PAGE EXCERPT ▸

□ □ □ □ □ □ □

William Howard Taft High School is a former New York City high school in the southwest section of the Bronx, whose building now houses small specialized high schools. The school was operated by the New York City Department of Education.

The Taft school campus is located on Sheridan Avenue and 172nd Street in the Bronx.

History 
Founded in the 1940s, Taft originally served the largely homogeneous population of the surrounding area. In the post-war years of the forties, fifties and sixties. Notable graduates included director Stanley Kubrick, producer Jerry Weintraub, novelist Judith Rossner, and singers Eydie Gormé, Chuck Negron, Luther Vandross and Alan Merrill.

Demographic and the advent of specialized magnet schools brought about shifts in enrollment. During the Abraham Beame (1974–1977) and Edward Koch (1978–1989) administrations, citywide, crime rates were high and unfavorable publicity accelerated the decline of the school. By the early 1970s, Taft H.S. earned a reputation as a "failing school" with many of the problems of other high schools in poor, marginalized neighborhoods in New York City.

□ □ □ □ □ □ □

Records of scene-based spatial questions ▸
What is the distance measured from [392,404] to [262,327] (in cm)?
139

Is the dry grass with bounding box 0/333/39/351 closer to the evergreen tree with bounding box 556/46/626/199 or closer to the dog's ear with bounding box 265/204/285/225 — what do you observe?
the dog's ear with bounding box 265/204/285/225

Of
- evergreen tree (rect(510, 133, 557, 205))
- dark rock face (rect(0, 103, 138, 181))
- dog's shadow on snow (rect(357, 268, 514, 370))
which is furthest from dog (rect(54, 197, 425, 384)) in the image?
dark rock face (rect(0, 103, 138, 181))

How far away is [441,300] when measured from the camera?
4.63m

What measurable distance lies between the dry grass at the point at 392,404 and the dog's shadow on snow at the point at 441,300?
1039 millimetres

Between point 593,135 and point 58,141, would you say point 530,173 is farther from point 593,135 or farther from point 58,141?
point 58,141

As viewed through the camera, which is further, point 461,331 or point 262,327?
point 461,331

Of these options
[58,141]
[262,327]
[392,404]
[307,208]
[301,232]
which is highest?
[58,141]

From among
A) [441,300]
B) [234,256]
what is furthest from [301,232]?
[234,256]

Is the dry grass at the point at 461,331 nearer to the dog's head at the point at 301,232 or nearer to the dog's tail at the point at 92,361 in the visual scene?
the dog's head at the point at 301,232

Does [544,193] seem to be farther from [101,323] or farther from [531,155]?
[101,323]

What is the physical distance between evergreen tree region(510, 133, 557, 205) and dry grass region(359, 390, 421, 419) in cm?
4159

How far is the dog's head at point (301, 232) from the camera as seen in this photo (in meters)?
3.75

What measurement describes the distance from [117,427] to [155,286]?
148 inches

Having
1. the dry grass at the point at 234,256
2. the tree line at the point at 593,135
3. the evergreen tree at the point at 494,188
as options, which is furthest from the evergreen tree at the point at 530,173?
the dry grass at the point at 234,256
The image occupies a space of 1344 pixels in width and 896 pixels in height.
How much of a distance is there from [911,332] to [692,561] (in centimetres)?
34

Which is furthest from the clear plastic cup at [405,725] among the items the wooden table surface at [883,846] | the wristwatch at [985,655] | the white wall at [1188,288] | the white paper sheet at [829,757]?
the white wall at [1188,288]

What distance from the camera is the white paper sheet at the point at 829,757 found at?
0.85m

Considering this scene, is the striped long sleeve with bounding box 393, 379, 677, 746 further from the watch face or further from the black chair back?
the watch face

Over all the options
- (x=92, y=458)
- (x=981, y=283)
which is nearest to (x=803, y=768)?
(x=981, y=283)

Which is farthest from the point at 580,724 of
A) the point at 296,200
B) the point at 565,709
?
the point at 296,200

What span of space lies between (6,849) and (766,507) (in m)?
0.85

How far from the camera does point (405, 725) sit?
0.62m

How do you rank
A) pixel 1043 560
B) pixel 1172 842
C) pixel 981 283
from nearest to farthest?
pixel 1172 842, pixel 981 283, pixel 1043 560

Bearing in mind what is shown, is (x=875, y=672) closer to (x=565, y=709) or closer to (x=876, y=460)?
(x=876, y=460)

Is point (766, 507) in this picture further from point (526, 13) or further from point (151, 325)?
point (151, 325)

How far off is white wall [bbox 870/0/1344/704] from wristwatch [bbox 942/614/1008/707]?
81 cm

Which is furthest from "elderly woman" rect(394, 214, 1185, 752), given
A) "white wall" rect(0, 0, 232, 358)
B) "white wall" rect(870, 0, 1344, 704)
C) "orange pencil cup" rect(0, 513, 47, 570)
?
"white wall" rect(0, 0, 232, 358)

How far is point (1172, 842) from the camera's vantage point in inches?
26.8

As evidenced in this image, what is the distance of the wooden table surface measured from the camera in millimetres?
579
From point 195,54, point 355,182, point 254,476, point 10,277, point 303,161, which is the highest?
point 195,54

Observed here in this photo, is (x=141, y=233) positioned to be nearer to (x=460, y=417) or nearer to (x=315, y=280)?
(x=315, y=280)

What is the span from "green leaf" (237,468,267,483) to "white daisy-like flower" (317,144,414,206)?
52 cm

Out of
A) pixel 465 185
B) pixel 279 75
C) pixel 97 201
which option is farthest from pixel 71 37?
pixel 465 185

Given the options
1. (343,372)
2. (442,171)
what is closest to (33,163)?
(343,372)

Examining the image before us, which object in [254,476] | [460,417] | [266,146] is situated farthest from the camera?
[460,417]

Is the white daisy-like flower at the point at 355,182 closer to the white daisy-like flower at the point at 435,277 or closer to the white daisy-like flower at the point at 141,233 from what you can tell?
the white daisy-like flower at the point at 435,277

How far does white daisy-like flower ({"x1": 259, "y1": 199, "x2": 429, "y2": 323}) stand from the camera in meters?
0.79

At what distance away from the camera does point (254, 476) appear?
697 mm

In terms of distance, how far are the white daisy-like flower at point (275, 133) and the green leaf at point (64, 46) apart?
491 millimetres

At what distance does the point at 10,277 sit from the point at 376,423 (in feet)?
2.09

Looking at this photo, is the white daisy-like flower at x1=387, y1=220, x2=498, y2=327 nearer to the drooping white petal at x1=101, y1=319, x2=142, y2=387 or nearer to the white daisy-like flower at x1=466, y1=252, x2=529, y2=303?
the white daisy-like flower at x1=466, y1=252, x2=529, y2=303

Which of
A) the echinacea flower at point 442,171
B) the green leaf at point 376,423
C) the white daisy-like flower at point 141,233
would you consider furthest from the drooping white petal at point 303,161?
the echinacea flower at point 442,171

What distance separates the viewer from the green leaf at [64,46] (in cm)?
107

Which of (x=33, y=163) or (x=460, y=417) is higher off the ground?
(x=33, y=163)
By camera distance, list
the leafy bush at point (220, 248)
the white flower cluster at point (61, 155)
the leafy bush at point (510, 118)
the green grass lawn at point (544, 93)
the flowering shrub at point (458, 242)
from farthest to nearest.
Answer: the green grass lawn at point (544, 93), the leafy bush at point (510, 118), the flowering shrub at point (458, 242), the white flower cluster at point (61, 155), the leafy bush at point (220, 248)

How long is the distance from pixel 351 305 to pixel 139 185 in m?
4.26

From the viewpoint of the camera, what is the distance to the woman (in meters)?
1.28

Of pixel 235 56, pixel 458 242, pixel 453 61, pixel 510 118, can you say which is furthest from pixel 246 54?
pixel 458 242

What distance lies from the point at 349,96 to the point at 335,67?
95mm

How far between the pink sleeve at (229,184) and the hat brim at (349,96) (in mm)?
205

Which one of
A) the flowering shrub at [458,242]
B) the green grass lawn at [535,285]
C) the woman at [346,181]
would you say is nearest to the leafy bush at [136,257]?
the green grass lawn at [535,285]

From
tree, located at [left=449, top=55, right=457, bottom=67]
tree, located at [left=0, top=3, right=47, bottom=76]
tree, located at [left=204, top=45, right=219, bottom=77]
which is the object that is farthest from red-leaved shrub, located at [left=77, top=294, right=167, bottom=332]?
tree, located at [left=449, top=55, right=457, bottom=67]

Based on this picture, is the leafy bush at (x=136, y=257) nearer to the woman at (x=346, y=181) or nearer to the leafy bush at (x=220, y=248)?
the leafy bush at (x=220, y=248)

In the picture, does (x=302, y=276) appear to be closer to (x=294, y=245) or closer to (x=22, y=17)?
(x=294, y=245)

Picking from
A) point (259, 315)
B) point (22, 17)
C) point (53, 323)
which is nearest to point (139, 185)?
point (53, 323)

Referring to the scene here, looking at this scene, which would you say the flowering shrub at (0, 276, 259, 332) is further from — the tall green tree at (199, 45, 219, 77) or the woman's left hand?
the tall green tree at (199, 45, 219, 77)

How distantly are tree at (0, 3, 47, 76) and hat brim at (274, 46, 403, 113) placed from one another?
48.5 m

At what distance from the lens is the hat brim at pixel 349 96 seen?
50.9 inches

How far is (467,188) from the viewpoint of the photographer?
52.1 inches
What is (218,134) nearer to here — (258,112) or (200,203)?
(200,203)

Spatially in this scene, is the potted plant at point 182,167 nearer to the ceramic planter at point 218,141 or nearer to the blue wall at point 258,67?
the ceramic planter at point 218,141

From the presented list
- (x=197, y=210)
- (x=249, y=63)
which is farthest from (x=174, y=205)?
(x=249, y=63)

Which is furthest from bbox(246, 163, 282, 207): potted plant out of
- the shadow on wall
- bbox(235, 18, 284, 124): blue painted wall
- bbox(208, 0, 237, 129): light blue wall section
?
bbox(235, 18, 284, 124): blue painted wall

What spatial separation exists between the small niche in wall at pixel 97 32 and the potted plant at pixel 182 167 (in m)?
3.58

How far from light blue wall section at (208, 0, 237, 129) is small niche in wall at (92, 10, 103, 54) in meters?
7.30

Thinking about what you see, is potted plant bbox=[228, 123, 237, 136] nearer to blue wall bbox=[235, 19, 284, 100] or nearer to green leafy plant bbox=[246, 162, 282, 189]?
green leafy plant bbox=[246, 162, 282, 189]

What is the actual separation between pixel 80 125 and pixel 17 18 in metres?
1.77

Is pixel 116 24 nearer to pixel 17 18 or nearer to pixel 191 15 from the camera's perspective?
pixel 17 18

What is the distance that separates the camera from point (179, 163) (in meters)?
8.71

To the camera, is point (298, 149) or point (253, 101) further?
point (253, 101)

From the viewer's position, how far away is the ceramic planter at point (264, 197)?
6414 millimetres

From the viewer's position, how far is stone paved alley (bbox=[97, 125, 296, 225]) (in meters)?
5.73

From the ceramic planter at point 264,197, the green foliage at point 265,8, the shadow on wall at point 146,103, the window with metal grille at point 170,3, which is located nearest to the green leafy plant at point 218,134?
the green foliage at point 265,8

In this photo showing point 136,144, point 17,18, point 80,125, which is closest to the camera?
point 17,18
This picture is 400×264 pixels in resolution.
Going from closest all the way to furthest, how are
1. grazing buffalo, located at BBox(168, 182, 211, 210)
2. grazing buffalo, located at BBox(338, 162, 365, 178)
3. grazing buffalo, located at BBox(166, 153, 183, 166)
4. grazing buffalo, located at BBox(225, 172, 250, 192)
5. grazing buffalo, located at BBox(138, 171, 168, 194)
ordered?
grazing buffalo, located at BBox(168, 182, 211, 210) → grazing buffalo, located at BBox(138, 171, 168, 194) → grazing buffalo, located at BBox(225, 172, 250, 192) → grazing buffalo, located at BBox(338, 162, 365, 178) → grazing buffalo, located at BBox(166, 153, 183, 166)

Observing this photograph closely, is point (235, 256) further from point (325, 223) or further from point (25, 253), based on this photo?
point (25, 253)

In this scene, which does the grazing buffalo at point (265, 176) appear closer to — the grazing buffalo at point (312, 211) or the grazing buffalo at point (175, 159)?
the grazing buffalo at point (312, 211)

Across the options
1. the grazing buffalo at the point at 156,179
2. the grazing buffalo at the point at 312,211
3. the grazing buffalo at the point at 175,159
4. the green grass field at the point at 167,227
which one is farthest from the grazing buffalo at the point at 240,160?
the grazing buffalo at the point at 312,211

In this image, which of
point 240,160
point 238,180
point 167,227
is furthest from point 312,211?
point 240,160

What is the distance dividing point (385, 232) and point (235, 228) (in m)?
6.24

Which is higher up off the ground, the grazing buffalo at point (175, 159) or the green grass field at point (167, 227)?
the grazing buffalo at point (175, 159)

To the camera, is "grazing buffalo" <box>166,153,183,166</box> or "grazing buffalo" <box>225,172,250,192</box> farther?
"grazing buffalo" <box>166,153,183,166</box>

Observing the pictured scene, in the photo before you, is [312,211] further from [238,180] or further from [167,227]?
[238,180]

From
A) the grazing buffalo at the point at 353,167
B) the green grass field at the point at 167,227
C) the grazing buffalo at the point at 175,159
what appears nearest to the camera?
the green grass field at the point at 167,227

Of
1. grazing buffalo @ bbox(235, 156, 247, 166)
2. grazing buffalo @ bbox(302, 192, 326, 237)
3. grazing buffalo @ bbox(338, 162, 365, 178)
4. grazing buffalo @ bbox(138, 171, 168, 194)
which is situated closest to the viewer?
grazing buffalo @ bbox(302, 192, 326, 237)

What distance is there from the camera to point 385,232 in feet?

□ □ □ □ □ □ □

LIST OF TASKS ▸
• a. Set down the passage on William Howard Taft High School word for word, from "William Howard Taft" up to and including "and Alan Merrill.".
• b. According to the passage on William Howard Taft High School, where is the school's campus located?

EXERCISE SOLUTIONS ▸
• a.
William Howard Taft High School is a former New York City high school in the southwest section of the Bronx, whose building now houses small specialized high schools. The school was operated by the New York City Department of Education.

The Taft school campus is located on Sheridan Avenue and 172nd Street in the Bronx.

History 
Founded in the 1940s, Taft originally served the largely homogeneous population of the surrounding area. In the post-war years of the forties, fifties and sixties. Notable graduates included director Stanley Kubrick, producer Jerry Weintraub, novelist Judith Rossner, and singers Eydie Gormé, Chuck Negron, Luther Vandross and Alan Merrill.

• b. On Sheridan Avenue and 172nd Street in the Bronx.